Identification of differentially expressed genes

Low-quality reads and reads containing adapters or having an unknown base percentage > 10% were removed from the original sequencing data. The resulting clean reads were aligned to the reference genome (B73 version4)54 using HISAT255 with the following parameters: -p 8–phred64–sensitive -I 1 -X 1000, and aligned to reference gene using Bowtie256 with the following parameters: -q–phred64–sensitive–dpad 0–gbar 99999999–mp 1,1–np 1–score-min L,0,-0.1 -p 16 -k 200, and to calculate the gene alignment rate. FPKM was calculated as the expression level of genes and transcripts by using RSEM software57. Differentially expressed genes were identified using NOISeq58 according to the following criteria: fold change ≥ 2 and corrected P ≤ 0.05.

GO and pathway enrichment analysis of DEGs

Significant differentially expressed genes were mapped to the terms of the Gene Ontology database (http://www.geneontology.org/). The gene number of each GO term was calculated, and terms that were significantly enriched in differentially expressed genes were identified by the hypergenometric test using WEGO software43. The calculated P values were subjected to Bonferroni59 correction, and GO terms enriched in differentially expressed genes were identified based on a P ≤ 0.05. KEGG60 pathway enrichment was calculated in the same way as in the GO functional enrichment analysis. In this study, pathways, with a P value ≤ 0.05, were consider to be significantly enriched in differentially expressed genes.

qRT-PCR validation

Seventeen DEGs were selected for qRT-PCR verification.
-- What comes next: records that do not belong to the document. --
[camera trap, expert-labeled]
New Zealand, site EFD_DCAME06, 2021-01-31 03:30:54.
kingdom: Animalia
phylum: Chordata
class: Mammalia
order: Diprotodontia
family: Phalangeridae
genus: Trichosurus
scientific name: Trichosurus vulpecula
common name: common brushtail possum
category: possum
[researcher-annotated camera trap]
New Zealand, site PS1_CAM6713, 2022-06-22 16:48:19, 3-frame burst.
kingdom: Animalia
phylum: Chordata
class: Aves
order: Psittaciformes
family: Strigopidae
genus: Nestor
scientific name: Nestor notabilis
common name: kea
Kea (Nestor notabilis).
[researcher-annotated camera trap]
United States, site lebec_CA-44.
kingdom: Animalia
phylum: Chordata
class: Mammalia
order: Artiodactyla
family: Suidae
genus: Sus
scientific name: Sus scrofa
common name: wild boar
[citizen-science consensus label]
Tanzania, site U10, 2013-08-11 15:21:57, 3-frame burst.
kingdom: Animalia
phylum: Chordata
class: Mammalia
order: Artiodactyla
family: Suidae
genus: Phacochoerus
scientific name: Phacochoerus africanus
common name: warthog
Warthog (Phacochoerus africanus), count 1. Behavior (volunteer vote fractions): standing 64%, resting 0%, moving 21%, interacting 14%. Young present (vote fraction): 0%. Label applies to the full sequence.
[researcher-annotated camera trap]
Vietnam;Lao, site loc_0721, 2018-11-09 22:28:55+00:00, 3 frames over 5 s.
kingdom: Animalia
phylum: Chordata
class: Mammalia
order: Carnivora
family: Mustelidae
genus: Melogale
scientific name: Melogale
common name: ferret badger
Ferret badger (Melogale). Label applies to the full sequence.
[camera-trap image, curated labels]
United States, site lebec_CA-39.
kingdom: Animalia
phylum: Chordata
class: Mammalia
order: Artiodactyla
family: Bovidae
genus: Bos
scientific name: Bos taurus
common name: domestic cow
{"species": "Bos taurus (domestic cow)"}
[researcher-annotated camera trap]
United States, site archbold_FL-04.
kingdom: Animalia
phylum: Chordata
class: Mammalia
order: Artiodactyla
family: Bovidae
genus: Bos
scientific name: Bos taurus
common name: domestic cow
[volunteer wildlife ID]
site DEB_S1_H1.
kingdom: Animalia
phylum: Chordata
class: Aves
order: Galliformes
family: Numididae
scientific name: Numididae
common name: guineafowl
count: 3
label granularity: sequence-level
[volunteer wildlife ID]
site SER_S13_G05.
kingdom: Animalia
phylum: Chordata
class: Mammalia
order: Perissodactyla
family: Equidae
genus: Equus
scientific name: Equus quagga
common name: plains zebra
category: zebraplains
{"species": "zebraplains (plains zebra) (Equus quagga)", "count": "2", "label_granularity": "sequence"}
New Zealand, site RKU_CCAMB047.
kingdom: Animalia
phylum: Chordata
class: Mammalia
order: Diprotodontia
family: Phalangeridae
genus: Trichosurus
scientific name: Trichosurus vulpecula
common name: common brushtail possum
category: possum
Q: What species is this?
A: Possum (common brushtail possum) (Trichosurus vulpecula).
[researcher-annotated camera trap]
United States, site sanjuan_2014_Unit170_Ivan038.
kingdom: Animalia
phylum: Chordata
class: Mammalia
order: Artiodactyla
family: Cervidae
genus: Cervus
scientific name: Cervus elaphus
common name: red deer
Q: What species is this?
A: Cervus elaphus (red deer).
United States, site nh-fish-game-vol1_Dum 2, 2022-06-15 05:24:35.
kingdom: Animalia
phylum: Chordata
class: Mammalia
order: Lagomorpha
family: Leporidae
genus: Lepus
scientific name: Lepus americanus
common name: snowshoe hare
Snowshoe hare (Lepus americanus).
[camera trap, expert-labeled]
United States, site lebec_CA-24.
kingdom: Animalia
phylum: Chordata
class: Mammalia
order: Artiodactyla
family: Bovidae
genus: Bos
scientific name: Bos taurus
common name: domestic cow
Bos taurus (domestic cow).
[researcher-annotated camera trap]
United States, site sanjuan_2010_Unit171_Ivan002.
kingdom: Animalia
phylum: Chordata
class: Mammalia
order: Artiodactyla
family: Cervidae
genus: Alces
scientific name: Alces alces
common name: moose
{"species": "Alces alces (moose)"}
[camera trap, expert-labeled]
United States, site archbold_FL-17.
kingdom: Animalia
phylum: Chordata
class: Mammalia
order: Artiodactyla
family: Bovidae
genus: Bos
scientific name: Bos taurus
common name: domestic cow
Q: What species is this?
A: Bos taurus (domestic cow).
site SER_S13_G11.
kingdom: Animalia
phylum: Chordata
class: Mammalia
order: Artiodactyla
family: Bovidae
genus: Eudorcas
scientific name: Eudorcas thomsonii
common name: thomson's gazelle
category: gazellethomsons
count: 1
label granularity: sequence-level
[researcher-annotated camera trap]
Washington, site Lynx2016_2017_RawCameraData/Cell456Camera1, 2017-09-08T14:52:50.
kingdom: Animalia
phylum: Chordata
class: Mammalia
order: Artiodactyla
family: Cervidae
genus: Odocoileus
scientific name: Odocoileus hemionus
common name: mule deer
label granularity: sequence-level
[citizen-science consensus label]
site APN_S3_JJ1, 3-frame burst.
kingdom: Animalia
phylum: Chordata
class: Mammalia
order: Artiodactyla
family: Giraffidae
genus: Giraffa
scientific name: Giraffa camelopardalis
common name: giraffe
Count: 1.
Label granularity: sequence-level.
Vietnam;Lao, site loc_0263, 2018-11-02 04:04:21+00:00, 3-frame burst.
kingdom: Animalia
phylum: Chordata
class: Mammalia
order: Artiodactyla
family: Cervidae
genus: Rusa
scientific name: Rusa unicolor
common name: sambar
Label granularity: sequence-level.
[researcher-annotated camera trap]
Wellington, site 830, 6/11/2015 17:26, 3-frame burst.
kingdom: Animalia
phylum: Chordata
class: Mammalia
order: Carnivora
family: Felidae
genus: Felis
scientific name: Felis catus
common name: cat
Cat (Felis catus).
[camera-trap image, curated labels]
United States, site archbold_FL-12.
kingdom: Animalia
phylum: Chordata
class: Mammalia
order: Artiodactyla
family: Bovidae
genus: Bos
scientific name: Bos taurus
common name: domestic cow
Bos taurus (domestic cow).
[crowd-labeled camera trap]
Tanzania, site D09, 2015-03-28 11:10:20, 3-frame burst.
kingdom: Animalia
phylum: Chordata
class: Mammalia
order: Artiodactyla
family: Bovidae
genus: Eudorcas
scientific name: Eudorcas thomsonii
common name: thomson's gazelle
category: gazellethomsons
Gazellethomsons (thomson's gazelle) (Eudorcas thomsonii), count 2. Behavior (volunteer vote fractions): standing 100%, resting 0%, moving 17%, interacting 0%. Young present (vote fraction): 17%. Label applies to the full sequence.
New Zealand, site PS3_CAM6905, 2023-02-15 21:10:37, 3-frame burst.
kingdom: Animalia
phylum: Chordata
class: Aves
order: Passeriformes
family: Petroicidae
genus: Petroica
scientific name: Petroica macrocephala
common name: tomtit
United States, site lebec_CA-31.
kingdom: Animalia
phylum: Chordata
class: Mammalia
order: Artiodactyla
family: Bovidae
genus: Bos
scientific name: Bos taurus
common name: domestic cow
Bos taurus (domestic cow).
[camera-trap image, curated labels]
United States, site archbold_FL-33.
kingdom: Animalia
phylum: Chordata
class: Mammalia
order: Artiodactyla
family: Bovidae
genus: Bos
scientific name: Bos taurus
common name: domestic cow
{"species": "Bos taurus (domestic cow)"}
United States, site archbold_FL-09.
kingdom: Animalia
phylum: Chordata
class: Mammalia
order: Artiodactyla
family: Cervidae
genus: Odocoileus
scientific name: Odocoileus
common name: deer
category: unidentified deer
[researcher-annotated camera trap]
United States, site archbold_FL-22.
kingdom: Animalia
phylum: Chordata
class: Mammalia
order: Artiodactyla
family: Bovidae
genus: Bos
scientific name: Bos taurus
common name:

The primers, shown in Table S7, were designed online (http://www.primer3plus.com/cgi-bin/dev/primer3plus.cgi), cDNA was synthesized using a reverse transcription kit (Thermo Scientific RevertAid First Strand cDNA Synthesis Kit, K1622) in a 20 μL reaction volume, and quantitative analysis was conducted on CFX Connect Real-Time PCR System (BIO-RAD, Hercules, CA) according to the method used by Liu et al.61. In a 10 μL reaction volume, using 2 μL of a twentyfold diluted cDNA solution, 5 μL of SYBR® Select Master Mix (ABI), 0.5 μL of each primer (10 mM) and 2 μL ddH2O. The thermal cycling conditions were 2 min at 50 °C, 10 min at 95 °C, followed by 39 cycles of 20 s at 95 °C and 1 min at 60 °C. Three replicates were used for each sample and actin was used as an internal standard; the relative expression level was calculated using the 2−ΔΔCT method.

Accession codes

The raw data of RNA-seq reads were deposited in the National Center for Biotechnology Information (NCBI) database under accession number (PRJNA 512329), biosample accessions were as follows: SAMN 10666504, SAMN10666505, SAMN10666506, SAMN10666507, SAMN10666508, SAMN10666509, SAMN10666510, SAMN10666511 and SAMN10666512.